The big cheese 'imself greeted me outta it, smirked at me with his red lips and yellow eyes and said summat like, 'welcome my child'. Wasn't listening too well 'cause a all the crap in my ears, done got me deaf for at least a week. Maybe a year. Ain't too easy to tell time in a place like purgatory, ya know, unless ya go to Customs an' Trade for one of the noobs' watches. They usually go for a hand or foot though, and I ain't got none to spare, unlike some other demons I could mention. Nah, I'm stuck with the standard two on each limb, like a fuckin' human or summat. Dunno what the boss was thinkin'; maybe he wanted me up lookin' at the homo sapiens like the others are wont to do, while lookin' like 'em. I ain't got no problem with that – means I dun have to possess one of the greedy bastards. I dunno 'bout the others, but I don't wanna get inside a mortal's head; they're more fucked up than I wanna have first hand experience of. Just thinkin' about 'em, runnin' around in their wooden boxes, wearin' artificial skin ontop o' themselves 'cause they dun want each other to see the true them – gives me the willies. I just dun get 'em. Dun want to really, neither.
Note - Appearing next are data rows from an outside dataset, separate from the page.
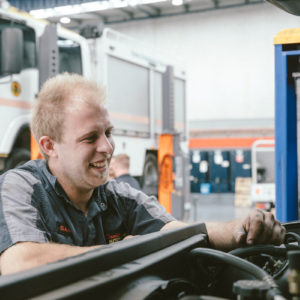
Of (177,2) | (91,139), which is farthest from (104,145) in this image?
(177,2)

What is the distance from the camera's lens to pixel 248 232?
1.30 m

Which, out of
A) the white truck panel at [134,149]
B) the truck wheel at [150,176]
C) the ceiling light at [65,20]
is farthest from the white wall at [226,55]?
the white truck panel at [134,149]

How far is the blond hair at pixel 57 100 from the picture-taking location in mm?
1576

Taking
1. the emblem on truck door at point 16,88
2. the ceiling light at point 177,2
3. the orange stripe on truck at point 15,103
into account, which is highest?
the ceiling light at point 177,2

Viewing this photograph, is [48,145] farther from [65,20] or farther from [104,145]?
[65,20]

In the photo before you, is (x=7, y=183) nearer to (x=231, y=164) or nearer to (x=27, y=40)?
(x=27, y=40)

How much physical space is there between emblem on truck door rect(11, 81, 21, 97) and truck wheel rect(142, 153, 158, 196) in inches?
108

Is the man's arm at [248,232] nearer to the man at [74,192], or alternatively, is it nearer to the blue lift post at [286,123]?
the man at [74,192]

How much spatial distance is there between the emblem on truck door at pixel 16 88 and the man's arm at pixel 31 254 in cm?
379

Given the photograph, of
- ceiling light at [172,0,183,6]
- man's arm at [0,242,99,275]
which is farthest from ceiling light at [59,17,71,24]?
man's arm at [0,242,99,275]

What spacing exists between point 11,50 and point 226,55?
11.2 metres

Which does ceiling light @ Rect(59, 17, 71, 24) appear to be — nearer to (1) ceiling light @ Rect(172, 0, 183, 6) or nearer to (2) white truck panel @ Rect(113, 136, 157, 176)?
(1) ceiling light @ Rect(172, 0, 183, 6)

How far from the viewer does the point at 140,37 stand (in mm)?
15945

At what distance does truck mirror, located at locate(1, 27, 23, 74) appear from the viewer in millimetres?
4293
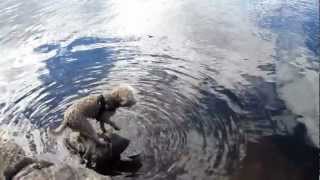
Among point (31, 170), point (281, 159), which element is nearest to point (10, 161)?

Luce tried to 'splain it to me once – and nah, I don't mean Luce like Lucifer; I ain't got that much balls as to be givin' Satan 'imself a nickname. He can read minds ya know. I mean Luce as in me mate, succubus which done feeds on the sexual energy of the mortal menfolks. Now, I asked her one day, said, 'Luce, whatcha see in them fugly mortals anyways? They's all sticks and dicks and stones for brains.' And she smiled at me, perky boobs floppin' 'round as she made Bloody Mary's with kitten blood, not wearin' any clothes 'cause that's her nature, said to me, she said, 'Now, Bob, don't you be judging humans by their appearances. They're all God's children, which means we get to mess around with them, get as many to come to our side as we can before he gets his white light shining down. They're good for some things, food and entertainments being primary, but even then once in a while you get one to do you proud. Hitler being one – and you remember Hannibal? Such a wonderful man. Point is, you can't be thinking of them just as, well, what you said – they'll surprise you one day.'
'Course, I ain't one much for listening. Mean, I love Luce, she's a real great gal, done gives me shivers in my spine whenever I look at her, or she smiles. But I dun even pays attention to Dantelion on most occasions, and he's the freakin' Duke o' Hell. So's I dunno what she was 'spectin' from me.
Time passes, and afore I knew it twas the twenty first century, set in almost a decade, and I felt twas 'bout time to go see for m'self what those humans been up to in the last coupla centuries. I ain't been up top since Henry the VIII started killin' off his wives, which musta been what? Six hundred years? Yeah, summat like that. Anyways, I clears it with the Travel folks, signin' in and out, get m'self a passport, borrows some clothes from the Costumes Department, says my goodbyes to Luce and Steve, one of my Jikininki buds, then pop through the divide. I mean, 'snot all bedlam and bloodshed, ya know – 'can't just go rarin' off, ready to lop off some heads – you gotta get clearance with the higher ups first. You think we's unorganised or summat? Obviously you ain't ever had to sit through one a Dantelion's rants 'bout his paperwork. I swear that guy could make a rock cry wit his whingin'. Dun tell him that though. He'd prolly cut off my testicles for desk ornaments.
Anyways, so I'm on Earth, lookin' around and thinkin' to m'self it ain't much different since the last time I been here. Sure, they's got metal boxes instead o' wooden ones now, but they's still as paranoid an stupid as ever, got their noses to the ground, or the sky, or stuck in books or little beeping gadgets. I's never heard such an annoyin' sound as when this little boy done walk past me, stuck on the end of a leash, both fat hands glued to this coloured plastic square that he looked at like twas the Holy Ghost's long lost scriptures. Figured Chaos had been busy again, sortin' out new ways to torment the masses. 'Course, if it got on a demon's nerves he reckoned so much the better. I wondered how much of a bonus he'd got for that one.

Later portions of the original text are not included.